● Directions for this task
Copy the rows from the line containing "How much separation" through the line containing "7.27 meters" without any changes, and reproduce nothing beyond that stretch.

(Spatial question records)
►
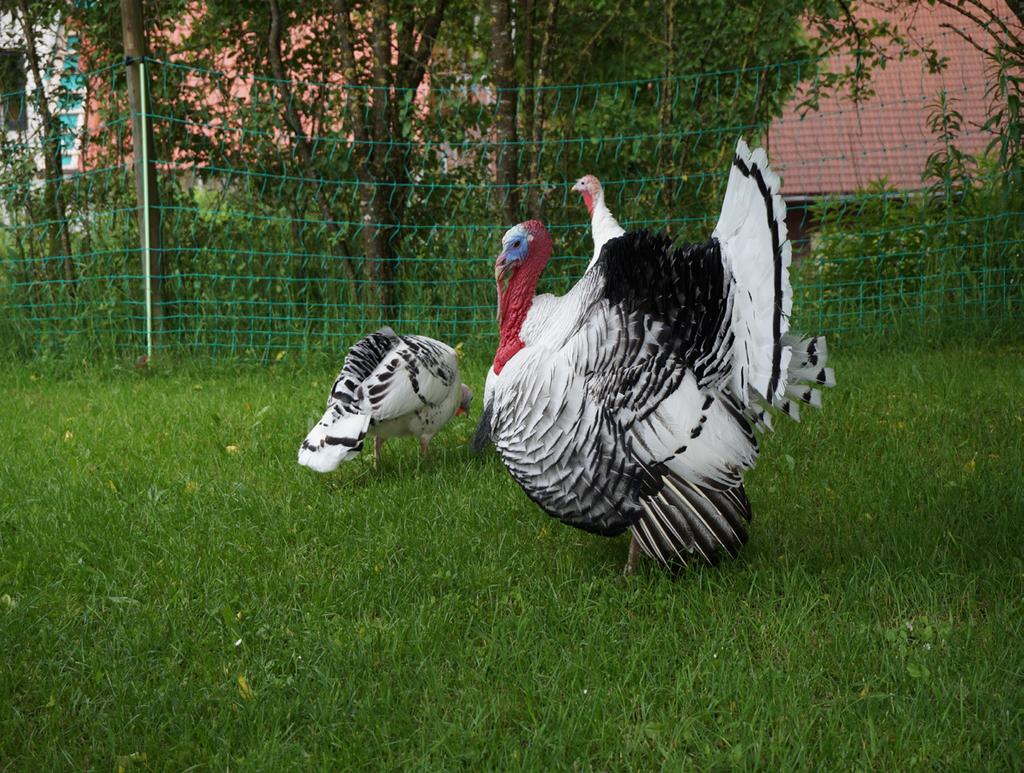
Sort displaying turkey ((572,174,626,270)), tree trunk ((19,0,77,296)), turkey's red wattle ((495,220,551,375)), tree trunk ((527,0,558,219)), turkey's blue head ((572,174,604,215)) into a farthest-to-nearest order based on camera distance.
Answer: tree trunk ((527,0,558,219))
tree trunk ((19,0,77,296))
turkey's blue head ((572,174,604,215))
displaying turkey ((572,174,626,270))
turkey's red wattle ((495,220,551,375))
◄
►
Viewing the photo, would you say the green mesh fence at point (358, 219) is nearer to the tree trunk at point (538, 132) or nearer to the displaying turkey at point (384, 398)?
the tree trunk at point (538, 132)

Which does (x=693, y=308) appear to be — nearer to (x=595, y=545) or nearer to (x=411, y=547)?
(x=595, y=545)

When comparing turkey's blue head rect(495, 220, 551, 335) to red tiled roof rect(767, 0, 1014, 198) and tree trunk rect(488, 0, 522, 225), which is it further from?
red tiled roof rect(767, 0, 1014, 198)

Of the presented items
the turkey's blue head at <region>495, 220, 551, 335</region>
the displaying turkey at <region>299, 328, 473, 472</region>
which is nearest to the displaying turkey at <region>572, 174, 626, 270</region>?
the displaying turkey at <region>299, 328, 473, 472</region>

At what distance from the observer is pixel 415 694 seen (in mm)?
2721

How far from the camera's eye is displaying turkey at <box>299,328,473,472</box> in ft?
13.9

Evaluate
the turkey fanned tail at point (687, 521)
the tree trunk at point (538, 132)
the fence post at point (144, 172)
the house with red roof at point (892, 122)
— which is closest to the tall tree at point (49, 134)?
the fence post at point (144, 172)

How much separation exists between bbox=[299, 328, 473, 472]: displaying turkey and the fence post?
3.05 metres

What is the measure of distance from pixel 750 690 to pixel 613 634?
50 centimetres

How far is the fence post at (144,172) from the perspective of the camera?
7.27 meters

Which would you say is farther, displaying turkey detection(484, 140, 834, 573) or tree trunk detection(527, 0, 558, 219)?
◄
● Reply to the exercise
How much separation exists between bbox=[299, 328, 473, 472]: displaying turkey and the fence post?
3.05 metres

What is the measure of distance from pixel 750 690 to pixel 613 634?
50 centimetres

How far is the fence post at (144,172) from the perspective of the camera?
7.27 meters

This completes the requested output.